> REQUIREMENTS
Return the entries word for word, from their first line to the line with "198L315 203L331 210L339", including both.

> EXERCISE INPUTS
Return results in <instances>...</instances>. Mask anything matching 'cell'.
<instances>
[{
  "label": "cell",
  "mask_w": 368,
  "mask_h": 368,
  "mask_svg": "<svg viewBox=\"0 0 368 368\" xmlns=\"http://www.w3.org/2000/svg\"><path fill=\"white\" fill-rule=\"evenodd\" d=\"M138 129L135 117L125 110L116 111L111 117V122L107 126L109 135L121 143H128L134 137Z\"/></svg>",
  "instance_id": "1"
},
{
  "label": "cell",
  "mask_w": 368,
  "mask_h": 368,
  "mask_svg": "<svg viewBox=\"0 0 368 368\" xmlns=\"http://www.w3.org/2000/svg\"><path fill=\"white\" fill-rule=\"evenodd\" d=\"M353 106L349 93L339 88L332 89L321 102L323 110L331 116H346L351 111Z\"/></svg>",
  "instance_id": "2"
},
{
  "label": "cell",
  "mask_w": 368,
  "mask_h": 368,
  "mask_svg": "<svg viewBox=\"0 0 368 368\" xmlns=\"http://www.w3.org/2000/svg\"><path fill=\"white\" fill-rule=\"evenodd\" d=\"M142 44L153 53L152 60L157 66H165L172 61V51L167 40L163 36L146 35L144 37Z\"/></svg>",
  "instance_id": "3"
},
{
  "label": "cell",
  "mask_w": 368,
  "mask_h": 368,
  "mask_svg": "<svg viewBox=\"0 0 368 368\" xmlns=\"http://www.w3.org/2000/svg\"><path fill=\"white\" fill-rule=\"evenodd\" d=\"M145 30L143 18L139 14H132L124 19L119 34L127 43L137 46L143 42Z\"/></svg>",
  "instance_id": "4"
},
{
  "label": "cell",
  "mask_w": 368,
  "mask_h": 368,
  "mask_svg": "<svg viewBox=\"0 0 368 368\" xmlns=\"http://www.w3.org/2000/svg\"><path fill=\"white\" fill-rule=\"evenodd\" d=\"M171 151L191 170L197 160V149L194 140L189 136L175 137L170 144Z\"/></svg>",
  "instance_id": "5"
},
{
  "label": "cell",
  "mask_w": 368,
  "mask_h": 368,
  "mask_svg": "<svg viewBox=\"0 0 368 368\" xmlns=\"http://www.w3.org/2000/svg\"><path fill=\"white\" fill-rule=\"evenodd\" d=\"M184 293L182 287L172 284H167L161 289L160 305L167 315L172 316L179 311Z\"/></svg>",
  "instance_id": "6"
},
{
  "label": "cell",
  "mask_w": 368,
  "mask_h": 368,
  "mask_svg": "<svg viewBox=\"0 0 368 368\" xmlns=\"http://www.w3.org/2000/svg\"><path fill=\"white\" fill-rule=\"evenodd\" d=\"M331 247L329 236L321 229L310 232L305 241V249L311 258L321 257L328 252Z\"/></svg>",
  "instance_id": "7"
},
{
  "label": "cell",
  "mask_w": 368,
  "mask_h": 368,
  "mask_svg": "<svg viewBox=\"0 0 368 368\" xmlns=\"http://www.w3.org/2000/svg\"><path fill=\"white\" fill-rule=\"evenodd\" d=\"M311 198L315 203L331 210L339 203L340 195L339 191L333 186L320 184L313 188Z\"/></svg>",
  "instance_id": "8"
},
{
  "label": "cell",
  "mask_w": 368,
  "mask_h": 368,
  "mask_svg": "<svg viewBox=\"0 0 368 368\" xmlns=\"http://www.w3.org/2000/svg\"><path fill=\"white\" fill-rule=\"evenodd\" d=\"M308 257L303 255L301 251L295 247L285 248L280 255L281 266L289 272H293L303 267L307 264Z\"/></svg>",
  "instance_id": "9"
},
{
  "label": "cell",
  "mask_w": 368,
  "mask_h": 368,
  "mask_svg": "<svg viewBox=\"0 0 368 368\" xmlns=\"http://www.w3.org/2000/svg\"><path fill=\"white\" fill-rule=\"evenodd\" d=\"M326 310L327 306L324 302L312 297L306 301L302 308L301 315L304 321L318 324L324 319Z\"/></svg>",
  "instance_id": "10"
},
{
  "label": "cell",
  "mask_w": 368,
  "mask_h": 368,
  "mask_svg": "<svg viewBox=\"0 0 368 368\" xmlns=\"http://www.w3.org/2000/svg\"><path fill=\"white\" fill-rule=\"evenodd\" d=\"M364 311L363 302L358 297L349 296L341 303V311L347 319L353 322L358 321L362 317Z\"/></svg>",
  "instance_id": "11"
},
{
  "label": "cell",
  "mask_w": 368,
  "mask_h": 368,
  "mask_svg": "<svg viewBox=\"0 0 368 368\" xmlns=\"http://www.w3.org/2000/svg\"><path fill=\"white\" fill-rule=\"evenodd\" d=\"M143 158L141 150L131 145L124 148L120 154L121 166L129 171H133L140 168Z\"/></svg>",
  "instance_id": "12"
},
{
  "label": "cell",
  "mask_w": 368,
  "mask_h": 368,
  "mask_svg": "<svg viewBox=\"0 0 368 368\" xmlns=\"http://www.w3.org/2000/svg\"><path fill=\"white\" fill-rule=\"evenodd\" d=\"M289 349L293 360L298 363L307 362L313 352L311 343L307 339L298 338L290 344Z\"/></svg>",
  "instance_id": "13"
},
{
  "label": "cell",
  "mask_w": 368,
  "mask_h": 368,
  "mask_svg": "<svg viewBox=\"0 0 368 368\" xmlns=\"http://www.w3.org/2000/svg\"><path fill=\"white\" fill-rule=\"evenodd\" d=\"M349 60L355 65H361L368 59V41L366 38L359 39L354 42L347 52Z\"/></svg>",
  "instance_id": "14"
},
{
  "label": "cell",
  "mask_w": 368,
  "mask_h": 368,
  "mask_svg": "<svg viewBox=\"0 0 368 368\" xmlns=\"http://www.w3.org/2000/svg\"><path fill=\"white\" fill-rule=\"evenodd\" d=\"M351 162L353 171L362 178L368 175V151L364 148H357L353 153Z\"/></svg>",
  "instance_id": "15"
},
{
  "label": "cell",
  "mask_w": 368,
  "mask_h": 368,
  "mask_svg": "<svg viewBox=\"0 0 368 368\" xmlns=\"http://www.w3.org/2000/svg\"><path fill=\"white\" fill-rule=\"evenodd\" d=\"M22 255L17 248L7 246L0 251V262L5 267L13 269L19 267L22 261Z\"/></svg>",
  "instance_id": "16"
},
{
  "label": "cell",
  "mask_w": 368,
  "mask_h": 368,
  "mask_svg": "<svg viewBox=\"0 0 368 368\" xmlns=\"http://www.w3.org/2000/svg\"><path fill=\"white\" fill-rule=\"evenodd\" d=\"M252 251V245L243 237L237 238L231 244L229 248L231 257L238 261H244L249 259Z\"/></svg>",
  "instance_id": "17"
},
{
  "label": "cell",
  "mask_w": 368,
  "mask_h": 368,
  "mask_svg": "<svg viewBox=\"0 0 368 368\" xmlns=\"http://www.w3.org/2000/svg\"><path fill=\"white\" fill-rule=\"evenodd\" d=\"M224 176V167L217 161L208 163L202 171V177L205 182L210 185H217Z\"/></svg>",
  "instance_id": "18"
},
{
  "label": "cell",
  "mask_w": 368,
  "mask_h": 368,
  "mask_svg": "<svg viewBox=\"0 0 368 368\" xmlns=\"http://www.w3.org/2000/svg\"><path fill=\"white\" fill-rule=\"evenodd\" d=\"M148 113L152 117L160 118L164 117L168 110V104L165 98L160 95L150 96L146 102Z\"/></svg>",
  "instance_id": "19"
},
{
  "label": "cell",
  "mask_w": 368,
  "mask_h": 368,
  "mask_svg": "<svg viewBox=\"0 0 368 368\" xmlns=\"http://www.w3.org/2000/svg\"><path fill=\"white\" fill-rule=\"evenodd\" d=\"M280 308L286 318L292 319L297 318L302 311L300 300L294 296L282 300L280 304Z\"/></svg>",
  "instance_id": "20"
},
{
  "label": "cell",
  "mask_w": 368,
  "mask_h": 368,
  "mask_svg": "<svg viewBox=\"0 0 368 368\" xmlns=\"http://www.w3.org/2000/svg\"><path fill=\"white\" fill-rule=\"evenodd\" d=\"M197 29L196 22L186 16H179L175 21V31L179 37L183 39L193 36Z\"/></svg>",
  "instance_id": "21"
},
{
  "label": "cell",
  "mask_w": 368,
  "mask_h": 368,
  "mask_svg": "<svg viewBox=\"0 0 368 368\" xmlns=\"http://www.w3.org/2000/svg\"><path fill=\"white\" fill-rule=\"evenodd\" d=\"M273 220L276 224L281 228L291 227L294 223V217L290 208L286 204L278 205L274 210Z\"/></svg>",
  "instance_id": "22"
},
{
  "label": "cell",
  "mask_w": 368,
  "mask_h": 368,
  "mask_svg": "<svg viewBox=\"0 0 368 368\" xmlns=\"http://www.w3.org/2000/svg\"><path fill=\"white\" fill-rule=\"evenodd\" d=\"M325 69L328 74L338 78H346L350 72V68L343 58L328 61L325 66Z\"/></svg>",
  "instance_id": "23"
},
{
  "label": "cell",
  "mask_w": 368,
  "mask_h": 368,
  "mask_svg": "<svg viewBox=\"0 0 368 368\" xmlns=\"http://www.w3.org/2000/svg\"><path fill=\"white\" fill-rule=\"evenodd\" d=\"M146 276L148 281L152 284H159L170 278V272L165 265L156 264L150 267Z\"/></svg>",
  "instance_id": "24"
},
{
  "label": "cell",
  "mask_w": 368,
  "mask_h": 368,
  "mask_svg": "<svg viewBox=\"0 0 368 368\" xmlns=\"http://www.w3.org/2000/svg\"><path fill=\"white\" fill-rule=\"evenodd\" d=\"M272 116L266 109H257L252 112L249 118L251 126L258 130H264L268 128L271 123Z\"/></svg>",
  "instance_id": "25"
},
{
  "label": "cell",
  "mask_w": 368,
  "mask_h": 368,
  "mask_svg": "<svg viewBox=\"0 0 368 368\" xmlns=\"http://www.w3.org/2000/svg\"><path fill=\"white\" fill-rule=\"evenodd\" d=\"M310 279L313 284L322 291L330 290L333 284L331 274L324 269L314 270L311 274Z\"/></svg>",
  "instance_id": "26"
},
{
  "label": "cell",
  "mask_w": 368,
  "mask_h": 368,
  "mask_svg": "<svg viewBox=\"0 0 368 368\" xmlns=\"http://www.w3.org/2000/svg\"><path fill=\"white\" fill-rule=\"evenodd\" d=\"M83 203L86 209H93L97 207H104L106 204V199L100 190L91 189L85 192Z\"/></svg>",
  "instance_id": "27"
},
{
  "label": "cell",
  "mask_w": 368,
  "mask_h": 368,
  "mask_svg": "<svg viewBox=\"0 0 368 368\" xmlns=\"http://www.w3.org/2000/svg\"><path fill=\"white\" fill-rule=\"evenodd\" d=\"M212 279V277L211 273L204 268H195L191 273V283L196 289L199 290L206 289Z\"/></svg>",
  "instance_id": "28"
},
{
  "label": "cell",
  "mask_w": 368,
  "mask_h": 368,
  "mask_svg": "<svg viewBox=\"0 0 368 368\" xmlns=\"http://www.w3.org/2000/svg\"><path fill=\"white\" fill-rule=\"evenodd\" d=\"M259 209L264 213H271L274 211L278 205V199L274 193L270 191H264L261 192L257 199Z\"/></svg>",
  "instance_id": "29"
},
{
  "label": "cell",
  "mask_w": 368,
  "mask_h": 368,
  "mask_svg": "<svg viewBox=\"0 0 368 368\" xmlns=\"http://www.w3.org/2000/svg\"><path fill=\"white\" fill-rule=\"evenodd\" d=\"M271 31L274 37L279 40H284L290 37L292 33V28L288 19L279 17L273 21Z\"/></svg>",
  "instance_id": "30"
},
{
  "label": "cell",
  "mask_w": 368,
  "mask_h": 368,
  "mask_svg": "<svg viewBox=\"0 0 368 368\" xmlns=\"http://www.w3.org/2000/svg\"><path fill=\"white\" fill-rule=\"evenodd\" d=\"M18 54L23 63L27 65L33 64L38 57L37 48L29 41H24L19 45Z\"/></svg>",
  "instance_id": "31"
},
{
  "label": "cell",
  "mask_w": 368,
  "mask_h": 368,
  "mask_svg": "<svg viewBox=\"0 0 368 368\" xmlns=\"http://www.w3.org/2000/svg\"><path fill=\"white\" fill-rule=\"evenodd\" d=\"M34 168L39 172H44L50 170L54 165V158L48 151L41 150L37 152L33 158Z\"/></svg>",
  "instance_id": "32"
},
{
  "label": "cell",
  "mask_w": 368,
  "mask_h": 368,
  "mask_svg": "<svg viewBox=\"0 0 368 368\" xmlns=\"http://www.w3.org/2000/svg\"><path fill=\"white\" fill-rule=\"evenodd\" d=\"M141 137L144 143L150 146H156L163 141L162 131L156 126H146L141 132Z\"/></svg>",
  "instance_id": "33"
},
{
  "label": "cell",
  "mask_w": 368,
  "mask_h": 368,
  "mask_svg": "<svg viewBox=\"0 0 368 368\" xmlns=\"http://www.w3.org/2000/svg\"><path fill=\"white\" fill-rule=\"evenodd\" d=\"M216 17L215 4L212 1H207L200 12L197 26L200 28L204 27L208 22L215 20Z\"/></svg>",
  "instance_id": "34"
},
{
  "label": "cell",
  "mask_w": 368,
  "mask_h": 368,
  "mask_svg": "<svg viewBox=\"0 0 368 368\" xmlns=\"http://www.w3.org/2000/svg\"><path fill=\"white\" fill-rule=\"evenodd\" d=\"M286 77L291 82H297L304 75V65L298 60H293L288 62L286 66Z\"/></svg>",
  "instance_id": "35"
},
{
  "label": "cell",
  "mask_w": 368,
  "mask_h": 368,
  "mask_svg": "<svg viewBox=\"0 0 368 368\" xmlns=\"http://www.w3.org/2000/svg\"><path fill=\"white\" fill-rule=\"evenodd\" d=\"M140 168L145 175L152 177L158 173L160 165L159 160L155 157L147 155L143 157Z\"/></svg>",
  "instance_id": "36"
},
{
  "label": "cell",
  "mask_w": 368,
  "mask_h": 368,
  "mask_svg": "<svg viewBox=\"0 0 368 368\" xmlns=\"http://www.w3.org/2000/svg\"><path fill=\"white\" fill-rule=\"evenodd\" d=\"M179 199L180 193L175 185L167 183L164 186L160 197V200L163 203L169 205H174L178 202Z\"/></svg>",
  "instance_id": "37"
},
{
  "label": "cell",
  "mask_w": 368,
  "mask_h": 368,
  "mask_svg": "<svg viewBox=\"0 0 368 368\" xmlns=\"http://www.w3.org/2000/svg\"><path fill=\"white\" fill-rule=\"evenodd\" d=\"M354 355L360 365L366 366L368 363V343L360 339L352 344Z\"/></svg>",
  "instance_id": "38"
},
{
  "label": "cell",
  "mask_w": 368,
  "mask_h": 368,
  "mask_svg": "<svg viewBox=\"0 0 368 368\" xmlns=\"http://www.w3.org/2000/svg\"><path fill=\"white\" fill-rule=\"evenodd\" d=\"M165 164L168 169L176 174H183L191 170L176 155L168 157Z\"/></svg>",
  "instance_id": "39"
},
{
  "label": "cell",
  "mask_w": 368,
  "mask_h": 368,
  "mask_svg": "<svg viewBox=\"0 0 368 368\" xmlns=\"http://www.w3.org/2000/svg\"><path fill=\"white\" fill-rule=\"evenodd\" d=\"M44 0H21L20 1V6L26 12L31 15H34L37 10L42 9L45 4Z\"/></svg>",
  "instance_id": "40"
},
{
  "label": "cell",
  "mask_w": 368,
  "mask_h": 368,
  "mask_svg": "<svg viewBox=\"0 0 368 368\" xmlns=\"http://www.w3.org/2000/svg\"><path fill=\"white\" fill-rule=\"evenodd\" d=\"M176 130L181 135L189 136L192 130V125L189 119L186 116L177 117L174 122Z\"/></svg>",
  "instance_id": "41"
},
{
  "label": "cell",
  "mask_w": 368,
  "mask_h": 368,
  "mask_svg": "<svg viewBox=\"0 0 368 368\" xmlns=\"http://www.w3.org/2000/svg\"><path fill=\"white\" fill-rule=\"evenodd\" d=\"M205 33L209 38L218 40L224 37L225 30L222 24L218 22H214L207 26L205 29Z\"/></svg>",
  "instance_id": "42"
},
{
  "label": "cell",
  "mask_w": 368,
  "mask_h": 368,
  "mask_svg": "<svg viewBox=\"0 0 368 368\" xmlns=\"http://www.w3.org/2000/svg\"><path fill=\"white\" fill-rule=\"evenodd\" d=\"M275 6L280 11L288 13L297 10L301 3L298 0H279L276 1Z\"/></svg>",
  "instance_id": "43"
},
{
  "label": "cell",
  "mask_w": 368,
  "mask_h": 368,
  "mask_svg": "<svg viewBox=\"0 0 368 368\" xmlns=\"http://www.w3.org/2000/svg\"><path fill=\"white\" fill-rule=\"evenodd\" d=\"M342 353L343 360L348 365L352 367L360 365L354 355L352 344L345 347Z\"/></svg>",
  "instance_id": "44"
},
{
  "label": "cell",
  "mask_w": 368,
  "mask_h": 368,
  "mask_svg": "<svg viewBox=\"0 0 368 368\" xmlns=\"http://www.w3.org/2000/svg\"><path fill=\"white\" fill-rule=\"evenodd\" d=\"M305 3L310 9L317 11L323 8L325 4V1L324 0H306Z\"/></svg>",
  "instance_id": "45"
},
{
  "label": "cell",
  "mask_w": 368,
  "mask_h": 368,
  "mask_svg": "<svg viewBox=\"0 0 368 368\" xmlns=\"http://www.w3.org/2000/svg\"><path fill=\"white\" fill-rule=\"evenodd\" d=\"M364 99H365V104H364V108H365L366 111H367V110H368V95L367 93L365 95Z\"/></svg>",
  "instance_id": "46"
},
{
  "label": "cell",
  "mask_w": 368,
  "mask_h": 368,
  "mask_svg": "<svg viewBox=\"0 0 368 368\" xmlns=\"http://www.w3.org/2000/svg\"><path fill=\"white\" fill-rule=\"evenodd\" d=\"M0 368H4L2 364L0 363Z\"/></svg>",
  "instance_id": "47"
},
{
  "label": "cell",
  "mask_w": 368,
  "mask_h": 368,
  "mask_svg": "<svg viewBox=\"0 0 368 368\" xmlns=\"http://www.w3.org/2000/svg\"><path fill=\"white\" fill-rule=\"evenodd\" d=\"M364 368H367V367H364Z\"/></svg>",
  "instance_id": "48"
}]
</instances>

> EXPECTED ANSWER
Return results in <instances>...</instances>. Mask anything matching 'cell'.
<instances>
[{
  "label": "cell",
  "mask_w": 368,
  "mask_h": 368,
  "mask_svg": "<svg viewBox=\"0 0 368 368\" xmlns=\"http://www.w3.org/2000/svg\"><path fill=\"white\" fill-rule=\"evenodd\" d=\"M138 129L135 117L125 110L116 111L111 117V122L107 126L109 135L121 143H128L134 137Z\"/></svg>",
  "instance_id": "1"
},
{
  "label": "cell",
  "mask_w": 368,
  "mask_h": 368,
  "mask_svg": "<svg viewBox=\"0 0 368 368\" xmlns=\"http://www.w3.org/2000/svg\"><path fill=\"white\" fill-rule=\"evenodd\" d=\"M353 106L349 93L339 88L332 89L321 102L323 110L331 116H346L351 111Z\"/></svg>",
  "instance_id": "2"
},
{
  "label": "cell",
  "mask_w": 368,
  "mask_h": 368,
  "mask_svg": "<svg viewBox=\"0 0 368 368\" xmlns=\"http://www.w3.org/2000/svg\"><path fill=\"white\" fill-rule=\"evenodd\" d=\"M142 44L153 53L152 60L157 66H165L172 61V51L167 40L163 36L146 35L144 37Z\"/></svg>",
  "instance_id": "3"
},
{
  "label": "cell",
  "mask_w": 368,
  "mask_h": 368,
  "mask_svg": "<svg viewBox=\"0 0 368 368\" xmlns=\"http://www.w3.org/2000/svg\"><path fill=\"white\" fill-rule=\"evenodd\" d=\"M145 30L143 18L139 14H132L124 19L119 34L127 43L137 46L143 42Z\"/></svg>",
  "instance_id": "4"
},
{
  "label": "cell",
  "mask_w": 368,
  "mask_h": 368,
  "mask_svg": "<svg viewBox=\"0 0 368 368\" xmlns=\"http://www.w3.org/2000/svg\"><path fill=\"white\" fill-rule=\"evenodd\" d=\"M171 151L191 170L197 160V149L194 140L189 136L175 137L170 144Z\"/></svg>",
  "instance_id": "5"
},
{
  "label": "cell",
  "mask_w": 368,
  "mask_h": 368,
  "mask_svg": "<svg viewBox=\"0 0 368 368\" xmlns=\"http://www.w3.org/2000/svg\"><path fill=\"white\" fill-rule=\"evenodd\" d=\"M184 293L182 287L172 284H167L161 289L160 305L167 315L172 316L179 311Z\"/></svg>",
  "instance_id": "6"
},
{
  "label": "cell",
  "mask_w": 368,
  "mask_h": 368,
  "mask_svg": "<svg viewBox=\"0 0 368 368\" xmlns=\"http://www.w3.org/2000/svg\"><path fill=\"white\" fill-rule=\"evenodd\" d=\"M331 247L329 236L321 229L310 232L305 241V249L311 258L321 257L328 252Z\"/></svg>",
  "instance_id": "7"
},
{
  "label": "cell",
  "mask_w": 368,
  "mask_h": 368,
  "mask_svg": "<svg viewBox=\"0 0 368 368\" xmlns=\"http://www.w3.org/2000/svg\"><path fill=\"white\" fill-rule=\"evenodd\" d=\"M311 198L315 203L331 210L339 203L340 195L339 191L333 186L320 184L313 188Z\"/></svg>",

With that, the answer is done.